> [SELECTED EXCERPT]
Fines, fees and other charges
Public libraries in the United States are built upon a long tradition of public-private partnership. In fact, Auburn Public Library was forged from such a partnership when, in 1904, the City of Auburn accepted a grant from the Carnegie Foundation to build its beautiful, now-historic library building on Spring Street. Like the similar grants it made to other cities across the nation, the Carnegie Foundation’s grant of a new library building to the City of Auburn was contingent upon the City’s commitment to financially support the library collections and services the building would house.
Upon completion of the building in 1904, the City of Auburn established the private, nonprofit Auburn Public Library Corporation to provide the community with ongoing public library and information services. The City honored its commitment to the Carnegie Foundation, and continues to do so to this day, by appropriating tax dollars each year to the Library Corporation to fund the Library’s operating budget. Beyond the City’s annual appropriation, a Library development program has historically raised funds through donations and other means to help buffer the Library from short-term financial hardships.
Today, rising costs are rapidly exceeding local tax revenues. To keep pace with escalating costs and reduce the level of municipal tax appropriations needed to maintain acceptable levels of library service, the City of Auburn now requires the Library to raise an increasingly larger portion of its annual operating budget each year. This has necessitated that the Library establish new fundraising strategies, revenue streams, and job functions to raise the funds needed to maintain its services, collections, and facilities.

> [RECORDED INFORMATION]
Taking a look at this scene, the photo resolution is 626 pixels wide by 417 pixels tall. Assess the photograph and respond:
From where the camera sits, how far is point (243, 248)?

> [TASK TO CARRY OUT]
From the library funding text, reproduce the stretch from "Upon completion of" through "short-term financial hardships." word for word. The material comes from a different source than the library funding text.

> [FINAL RESULT]
Upon completion of the building in 1904, the City of Auburn established the private, nonprofit Auburn Public Library Corporation to provide the community with ongoing public library and information services. The City honored its commitment to the Carnegie Foundation, and continues to do so to this day, by appropriating tax dollars each year to the Library Corporation to fund the Library’s operating budget. Beyond the City’s annual appropriation, a Library development program has historically raised funds through donations and other means to help buffer the Library from short-term financial hardships.